**Work instruction:** Write only the number of lines in the entries that hold the string "United".

[Collected data entries]

※

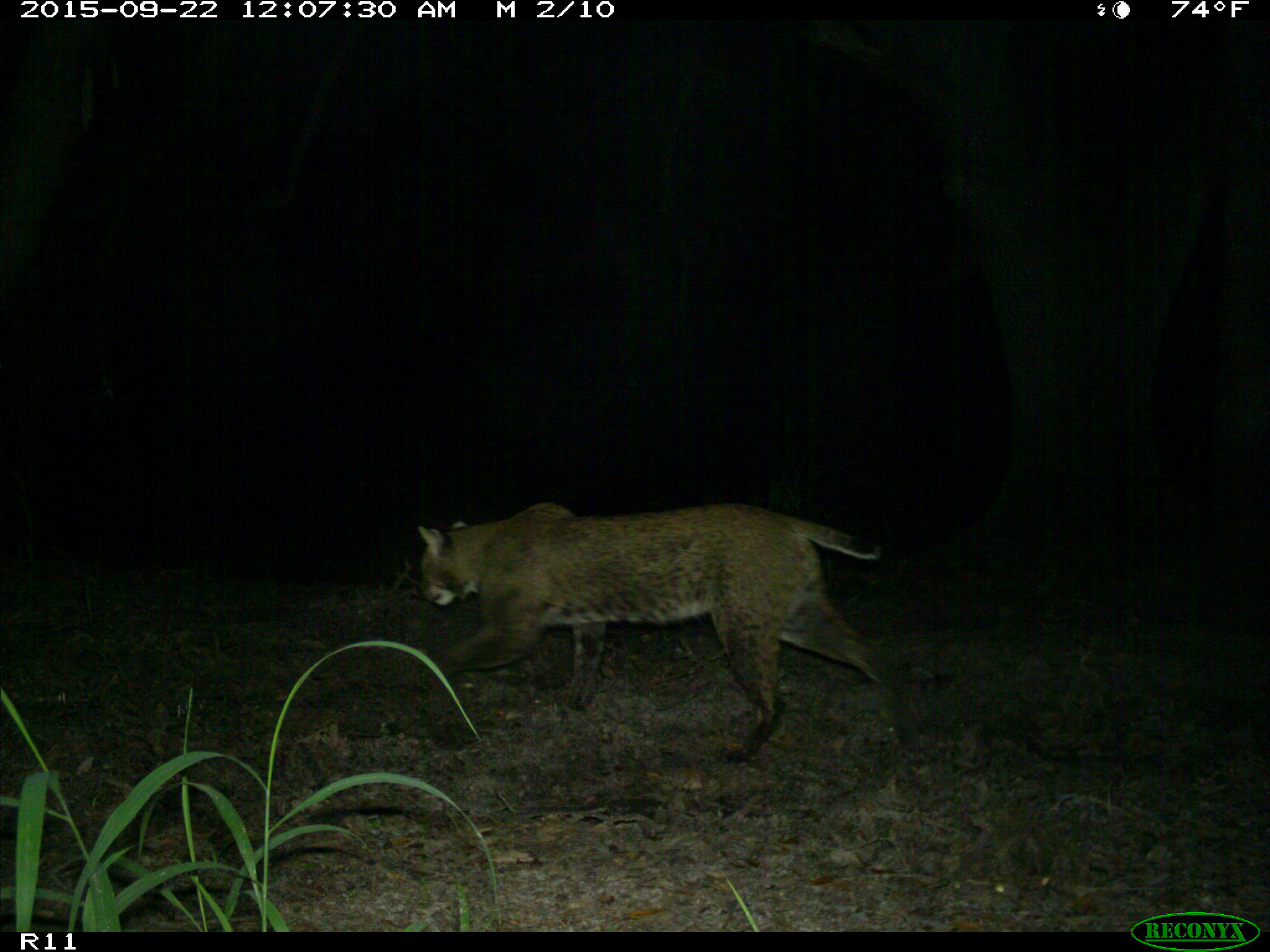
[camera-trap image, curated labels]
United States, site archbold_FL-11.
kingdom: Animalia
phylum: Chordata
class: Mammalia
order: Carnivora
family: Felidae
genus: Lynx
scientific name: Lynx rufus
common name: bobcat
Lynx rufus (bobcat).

※

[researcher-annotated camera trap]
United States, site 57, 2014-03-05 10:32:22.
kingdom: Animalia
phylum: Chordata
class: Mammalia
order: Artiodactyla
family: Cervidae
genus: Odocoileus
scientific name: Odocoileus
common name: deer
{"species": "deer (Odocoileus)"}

※

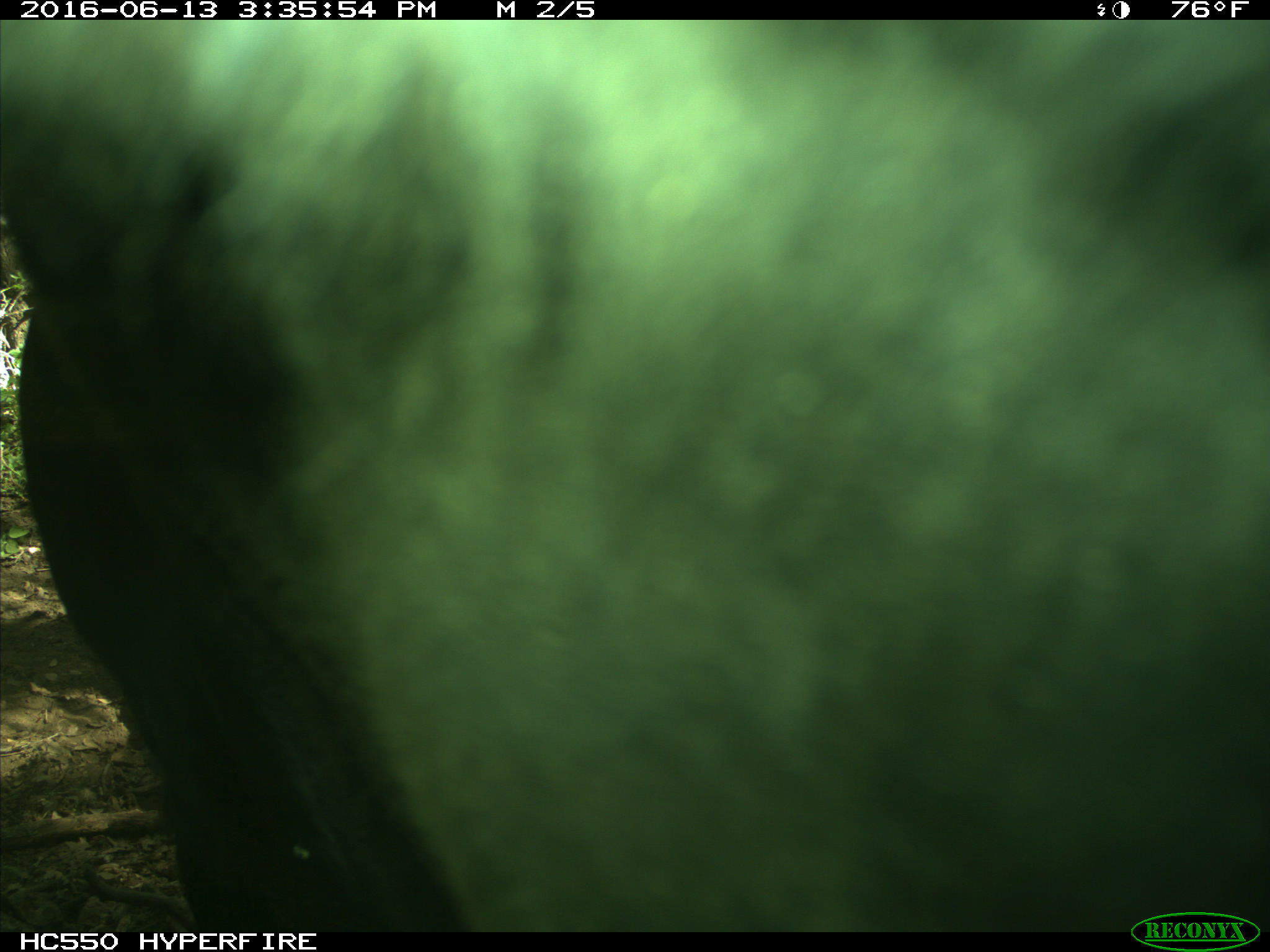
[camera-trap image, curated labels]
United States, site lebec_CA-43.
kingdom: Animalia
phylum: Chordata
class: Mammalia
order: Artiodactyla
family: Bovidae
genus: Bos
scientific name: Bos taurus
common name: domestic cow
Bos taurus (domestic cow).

※

**Exercise result:** 3